Riporta come elenco numerato tutte le righe dei record qui sotto, saltando le righe vuote. Lascia fuori dalla risposta le immagini.

^^^^^^^^

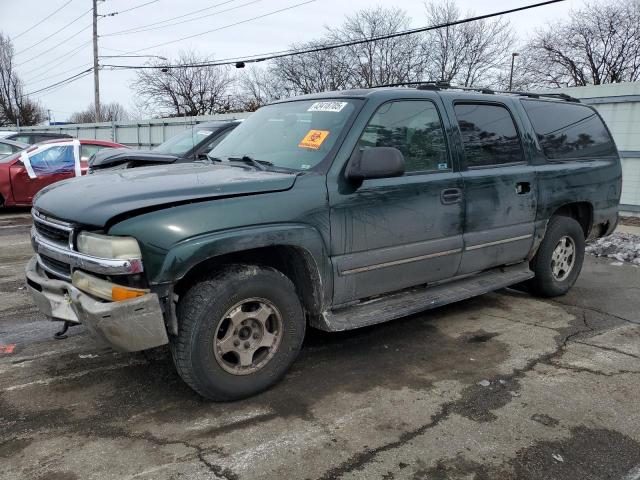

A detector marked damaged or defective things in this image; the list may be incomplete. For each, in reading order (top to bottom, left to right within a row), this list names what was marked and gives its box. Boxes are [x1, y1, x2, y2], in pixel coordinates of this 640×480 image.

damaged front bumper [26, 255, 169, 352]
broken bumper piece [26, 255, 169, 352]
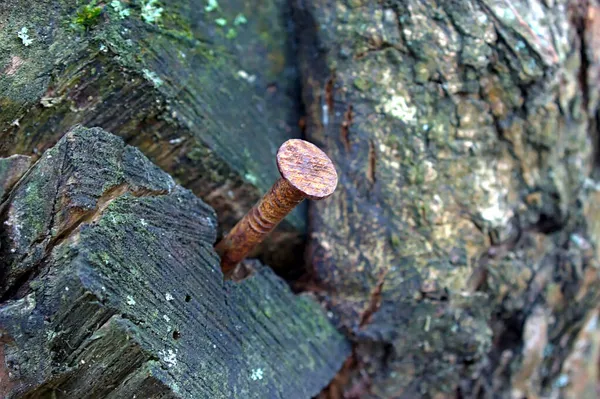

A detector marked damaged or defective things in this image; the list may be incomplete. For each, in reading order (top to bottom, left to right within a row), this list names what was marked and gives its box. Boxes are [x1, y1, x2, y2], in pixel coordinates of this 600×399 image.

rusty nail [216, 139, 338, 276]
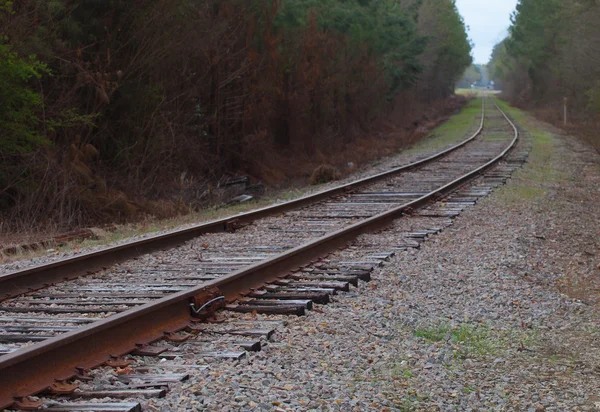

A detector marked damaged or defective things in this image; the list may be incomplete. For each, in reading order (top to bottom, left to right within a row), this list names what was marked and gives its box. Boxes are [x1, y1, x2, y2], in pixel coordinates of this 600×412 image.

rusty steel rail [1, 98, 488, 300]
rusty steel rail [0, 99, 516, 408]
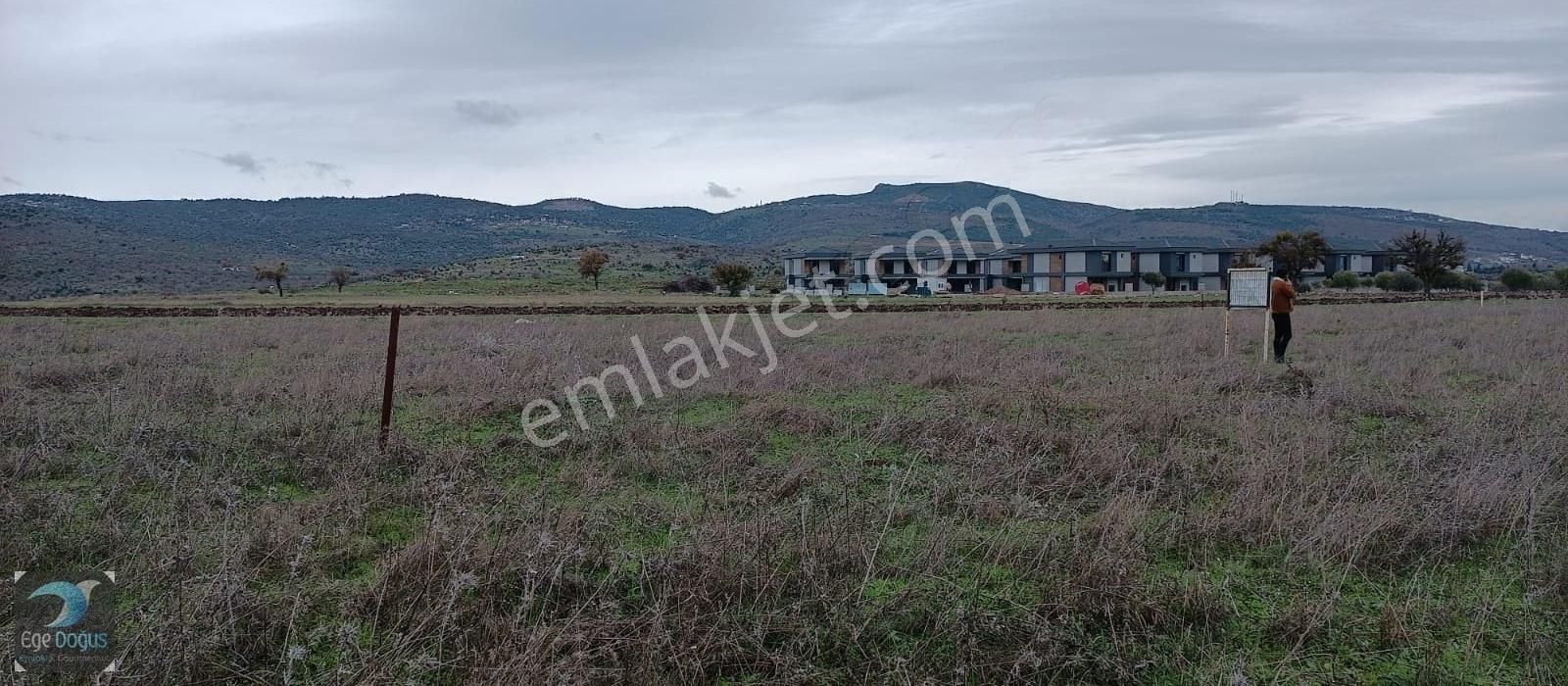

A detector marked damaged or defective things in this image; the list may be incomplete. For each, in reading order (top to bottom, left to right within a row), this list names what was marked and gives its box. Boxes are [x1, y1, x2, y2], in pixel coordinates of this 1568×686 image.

^^^^^^^^

RISPOSTA ATTESA:
1. A detector marked damaged or defective things in this image; the list may be incomplete. For each, in reading order (top to bottom, left to right within a row), this list names what was marked and gives its box. Boxes are [x1, y1, x2, y2], in pixel coordinates of this 640×480 image.
2. damaged front bumper [26, 255, 169, 352]
3. broken bumper piece [26, 255, 169, 352]
4. A detector marked damaged or defective things in this image; the list may be incomplete. For each, in reading order (top to bottom, left to right within a row), this list names what was marked and gives its box. Boxes are [x1, y1, x2, y2], in pixel coordinates of this 600×399 image.
5. rusty nail [216, 139, 338, 276]
6. A detector marked damaged or defective things in this image; the list may be incomplete. For each, in reading order (top to bottom, left to right within a row), this list names what was marked and gives its box. Boxes are [x1, y1, x2, y2], in pixel coordinates of this 600×412 image.
7. rusty steel rail [1, 98, 488, 300]
8. rusty steel rail [0, 99, 516, 408]
9. A detector marked damaged or defective things in this image; the list may be incomplete. For each, in reading order (top to bottom, left to right within a row), this list names what was marked and gives its box. Boxes are [x1, y1, x2, y2], in pixel coordinates of this 1568×686 image.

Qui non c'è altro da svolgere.